Start of RECORDED DATA
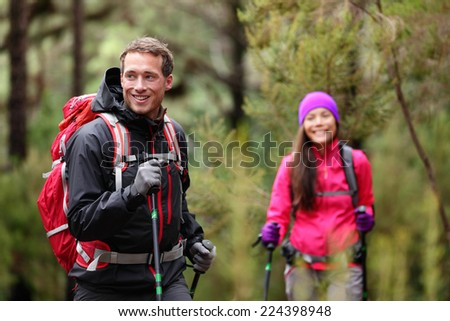 Hiking man and woman on hike in forest trekking. Couple on adventure trek in beautiful forest nature. Multicultural Asian woman and Caucasian man living healthy active lifestyle in woods. - stock photo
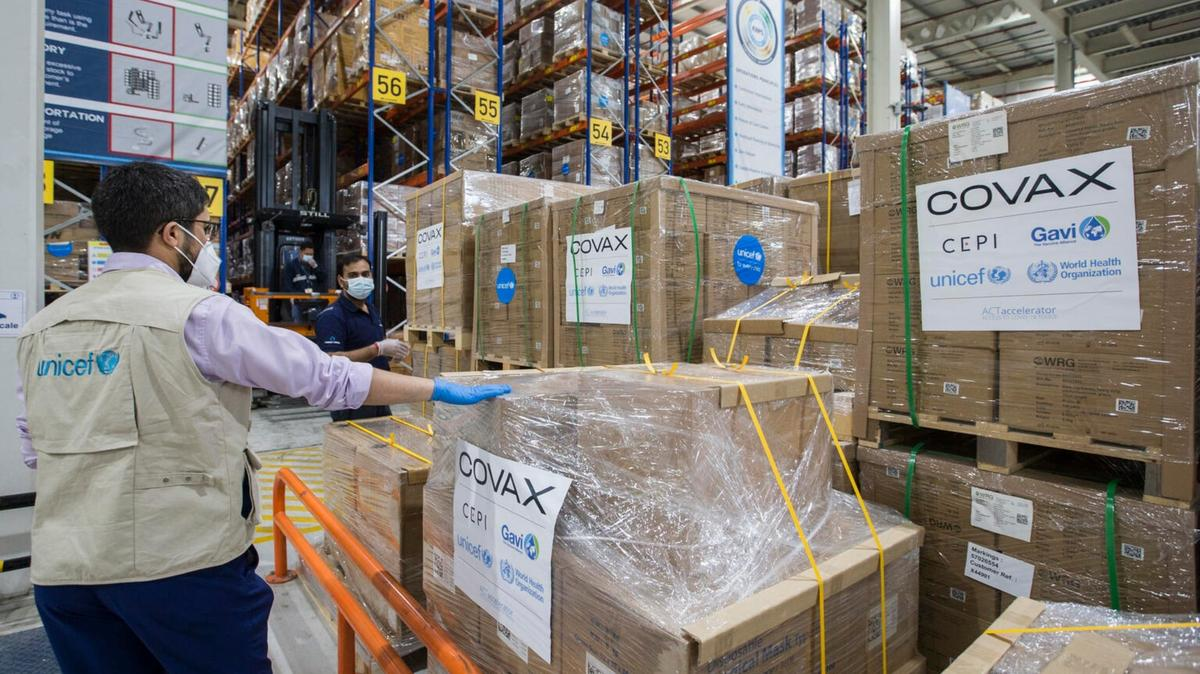 UNICEF staffer Rafik ElOuerchefani inspects pallets of auto-disable syringes and safety boxes at a warehouse in Dubai Logistics City in the United Arab Emirates on February 21, 2021.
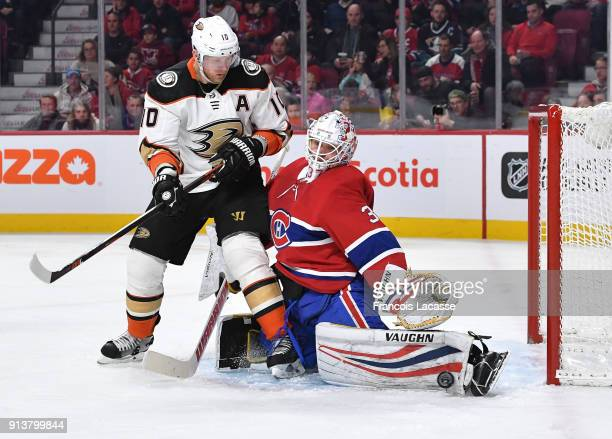 Antti Niemi of the Montreal Canadiens makes a kick save in front of Corey Perry of the Anaheim Ducks in the NHL game at the Bell Centre on February 3...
End of RECORDED DATA
→ **TASK OBJECTIVE**: Write the material out again exactly as it appears, dropping the pictures.

→ **RESPONSE TO THE TASK**:
 Hiking man and woman on hike in forest trekking. Couple on adventure trek in beautiful forest nature. Multicultural Asian woman and Caucasian man living healthy active lifestyle in woods. - stock photo
 UNICEF staffer Rafik ElOuerchefani inspects pallets of auto-disable syringes and safety boxes at a warehouse in Dubai Logistics City in the United Arab Emirates on February 21, 2021.
 Antti Niemi of the Montreal Canadiens makes a kick save in front of Corey Perry of the Anaheim Ducks in the NHL game at the Bell Centre on February 3...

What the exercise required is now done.